One in six sex offenders lives undetected digital double life, study finds
Nearly one in six convicted sex offenders is using sophisticated techniques invented by identity thieves to avoid their legally mandated registration requirements, a new study has found. These digital absconders might be able to avoid post-incarceration restrictions by living near schools and playgrounds, and could possibly gain employment working with children.
The study, conducted by Utica College and funded by the U.S. Justice Department, estimates that roughly 92,000 of the 570,000 registered sex offenders across the country are systematically manipulating their names, birthdays, Social Security numbers and other personal identifiers so they can live as they want while appearing to satisfy court-imposed or statutory restrictions.
"These are offenders who are flying under the radar and authorities don't know it," said Don Rebovich, the Utica professor who directed the study. "The authorities really don’t have the resources to keep on checking on these people. Offenders find where the vulnerabilities are in the system and exploit them."
These digital absconders create two obvious problems. Communities expend energy and resources dealing with offenders who aren't really there -- local police knock on doors and send notices to warn neighbors; public listings are published on the Internet. And sex offenders live where they please as normal adults, without any protective measures kicking in.

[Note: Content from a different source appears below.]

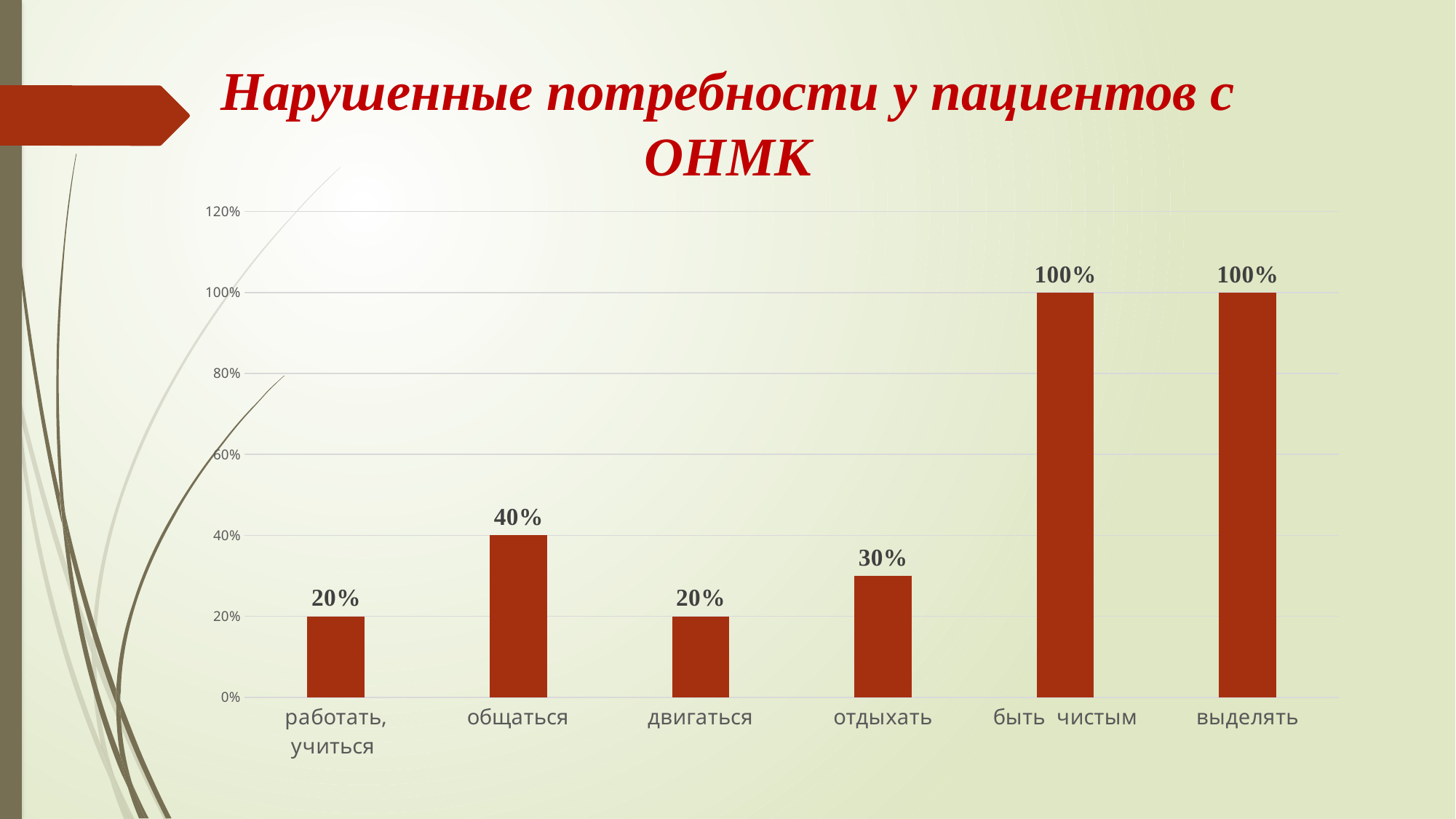
How many categories are shown on the x axis? 6 What is the difference between the values for общаться and отдыхать? 10% What is the value for выделять? 100% Which is larger, the value for общаться or the value for двигаться? общаться What is the value for двигаться? 20% What is the difference between the values for быть чистым and работать, учиться? 80% What kind of chart is shown on the slide? bar chart What is the title of the slide? Нарушенные потребности у пациентов с ОНМК Which category has the lowest value among общаться, отдыхать and быть чистым? отдыхать What is the value for отдыхать? 30% What is the value for общаться? 40% Is the value for отдыхать greater or less than 40%? less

"In the worst-case scenario, by thwarting registration requirements, they could potentially have easier access to children," said Staca Shehan, director of case analysis at the Center for Missing and Exploited Children, who is familiar with the study. "(In) those jurisdictions that have residency restrictions that would not allow (offenders) to live within distance of a school, daycare or park, (they) could avoid that type of requirement."
While the study found that an average of 16.2 percent of sex offenders manipulate their identities nationally, some states fared worse: Louisiana, Washington, D.C., Nevada, Tennessee and Delaware all had digital absconder rates of higher than 25 percent.